7.1. Plugin architecture
Design principles: - Dynamic loading: Detect and load plugins at runtime - Loose coupling: Minimize dependencies between plugins - Extensibility: Easy to add new plugin types - Lifecycle Management: Initialization → Activation → Execution → Deactivation
Plugin type:
| Type | Description | Implementation example |
|---|---|---|
NEURON |
Neuron layer implementation | LIF, Izhikevich, EntangledSynchrony |
ENCODER |
Input encoder | Rate, TAS, Latency |
PLASTICITY |
Learning rules/plasticity | STDP, MetaPlasticity, Homeostasis |
FUNCTIONAL |
Function module | Vision, Auditory, Motor |
LEARNING |
Learning algorithm | SSL, Distillation |
MONITORING |
Monitoring and analysis tools | DataMonitor, InsightEngine |
COMMUNICATION |
Communication protocol | Zenoh, DDS |
Core components:
from evospikenet.plugins import (
BasePlugin,
PluginManager,
PluginRegistry,
PluginLoader,
PluginType,
)
# The above shows the plugin infrastructure components within the package.
Usage example:
from evospikenet.plugins import PluginManager, PluginType
# Initializing the plugin system
manager = PluginManager(plugin_dirs=["./custom_plugins"])
manager.discover_plugins()
# Obtaining the LIF neuron plugin
lif_plugin = manager.get_plugin(PluginType.NEURON, "LIFNeuron")
# Plugin initialization and activation (depends on plugin API)
manager.initialize_plugin(lif_plugin)
manager.activate_plugin(lif_plugin)
# Creating a neuron layer (using the factory provided by the plugin)
layer = lif_plugin.create_layer(num_neurons=100, tau=20.0, threshold=1.0)

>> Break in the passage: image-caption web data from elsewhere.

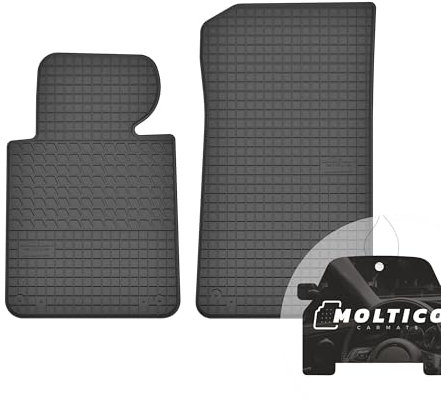 moto-MOLTICO Vorne Gummimatten Auto, 2-teiliges Set, Allwetter Gummi Fußmatten mit Rand, Antirutsch & Wasserfest Autoteppiche - passend für BMW 3 E46 (1998-2005)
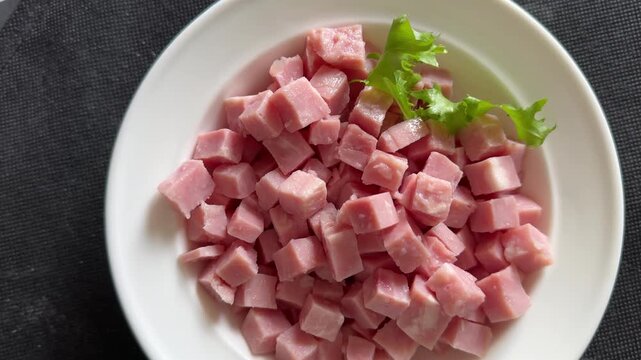Ham cube shape pork meat tasty snack fresh, delicious, gourmet food background on the table, rustic food top view copy space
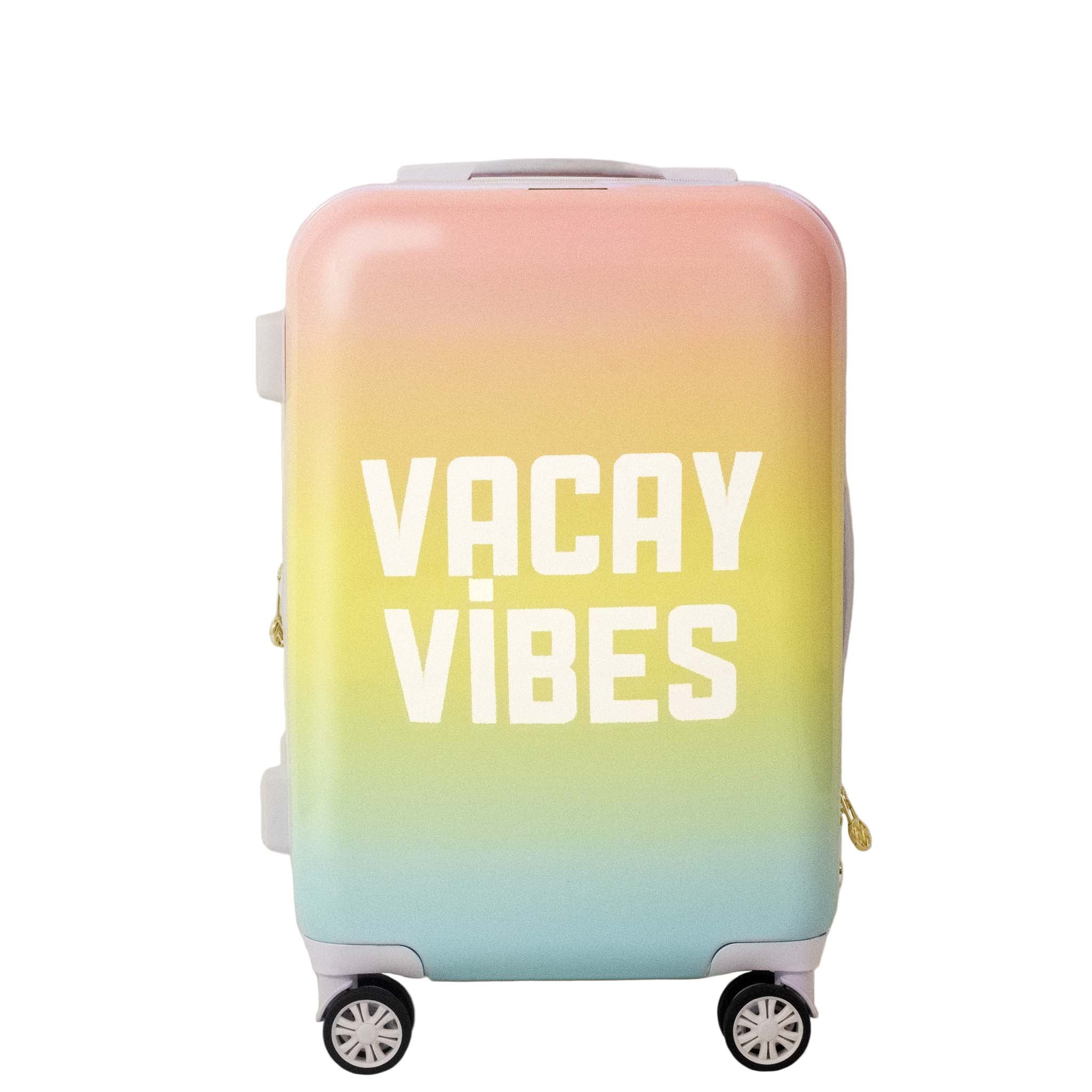 on vacay pink suitcase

7.2. Microservices Architecture
Architecture overview:
┌─────────────────┐
│ API Gateway │
│ (Port 8000) │
└────────┬────────┘
│
┌───────────────┼───────────────┐
│ │ │
┌───────▼──────┐ ┌─────▼──────┐ ┌─────▼──────┐
│ Training │ │ Inference │ │ Model │
│ Service │ │ Service │ │ Registry │
│ (Port 8001) │ │(Port 8002) │ │(Port 8003) │
└──────────────┘ └────────────┘ └────────────┘
│ │ │
└───────────────┼───────────────┘
│
┌────────▼────────┐
│ Monitoring │
│ Service │
│ (Port 8004) │
└─────────────────┘
Service list:
- Training Service (Port 8001): Model training job management, distributed training coordination
- Inference Service (Port 8002): Model inference processing, caching, dynamic batching
- Model Registry Service (Port 8003): Model versioning, metadata, file storage
- Monitoring Service (Port 8004): Metrics collection/aggregation, alert management
- API Gateway (Port 8000): Request routing, load balancing, service discovery
Performance improvements:
| Indicators | Before change | After change | Improvement rate |
|---|---|---|---|
| Feature addition time | 4-5 days | 1-1.5 days | 70% reduction |
| Resource efficiency | 60% | 85% | 80% improvement |
| Scope of failure | Entire system | Individual services | Separation |
Deploy:
# Start in microservice mode
docker-compose -f docker-compose.microservices.yml up -d
# Service status check
docker-compose -f docker-compose.microservices.yml ps
# Health check for all services
curl http://localhost:8000/services/health
For details, see PLUGIN_MICROSERVICES_ARCHITECTURE.md.
8. Other key concepts
7.1. Model classification
This framework implements six types of neural network models:
| Model name | Type | Description |
|---|---|---|
| EvoNetLM | Non-spiking | Transformer language model (formerly EvoSpikeNetLM) |
| SpikingEvoTextLM | Spiking | SNN version Transformer language model |
| SpikingEvoVisionEncoder | Spiking | Encoder for image recognition |
| SpikingEvoAudioEncoder | Spiking | Speech recognition encoder |
| SpikingEvoMultiModalLM | Spiking | Visual-Audio-Text Integration Model |
7.2. Hybrid Search RAG
A Retrieval-Augmented Generation system that uses Milvus (vector search) and Elasticsearch (keyword search) and integrates the results with Reciprocal Rank Fusion (RRF). See RAG_SYSTEM_DETAILED.md for details.
7.3. Federated Learning
Support for privacy-preserving distributed learning using the Flower framework. Contains a special DistributedBrainClient that uses "spike distillation" for knowledge sharing.
7.4. RESTful API & SDK
The FastAPI server and its corresponding EvoSpikeNetAPIClient provide the main interface for programmatic access to the framework's functionality. See EvoSpikeNet_SDK.md for details.